INSTRUCTIONS TO FOLLOW
Could you reproduce all of the data below word for word, omitting the pictures?

###

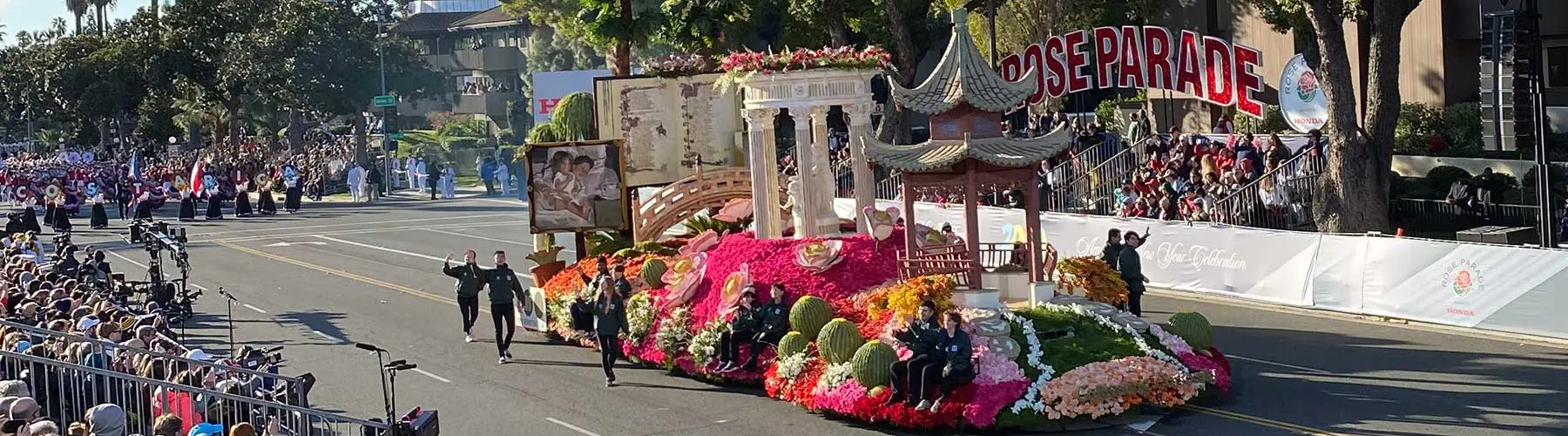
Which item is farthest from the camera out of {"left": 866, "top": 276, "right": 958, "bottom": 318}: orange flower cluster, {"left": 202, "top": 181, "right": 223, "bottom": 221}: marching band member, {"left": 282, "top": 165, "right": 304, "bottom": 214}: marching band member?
{"left": 282, "top": 165, "right": 304, "bottom": 214}: marching band member

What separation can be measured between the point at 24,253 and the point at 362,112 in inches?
1697

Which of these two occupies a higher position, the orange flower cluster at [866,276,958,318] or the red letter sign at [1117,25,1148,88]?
the red letter sign at [1117,25,1148,88]

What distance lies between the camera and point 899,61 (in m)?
46.5

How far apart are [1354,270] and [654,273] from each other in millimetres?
10018

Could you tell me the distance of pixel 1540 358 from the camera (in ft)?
68.5

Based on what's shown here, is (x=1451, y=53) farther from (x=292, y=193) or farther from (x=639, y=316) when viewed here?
(x=292, y=193)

###

OUTPUT OF THE TASK
Which item is farthest from the camera out of {"left": 866, "top": 276, "right": 958, "bottom": 318}: orange flower cluster, {"left": 202, "top": 181, "right": 223, "bottom": 221}: marching band member, {"left": 282, "top": 165, "right": 304, "bottom": 214}: marching band member?
{"left": 282, "top": 165, "right": 304, "bottom": 214}: marching band member

What separation can be measured between the point at 24,253 and the point at 362,112 in inches?
1697

Which of these two occupies a higher position, the orange flower cluster at [866,276,958,318] or the red letter sign at [1117,25,1148,88]?
the red letter sign at [1117,25,1148,88]

What distance lies between the camera and point 899,61 (in m)?
46.5

How far apart are [1354,270] and [654,273] from each other in millimetres?
10018

Could you tell me the distance of pixel 1540 358 from the camera (in ft)?
68.5

Based on what's shown here, is (x=1451, y=53) farther from (x=292, y=193) or farther from (x=639, y=316) when viewed here?
(x=292, y=193)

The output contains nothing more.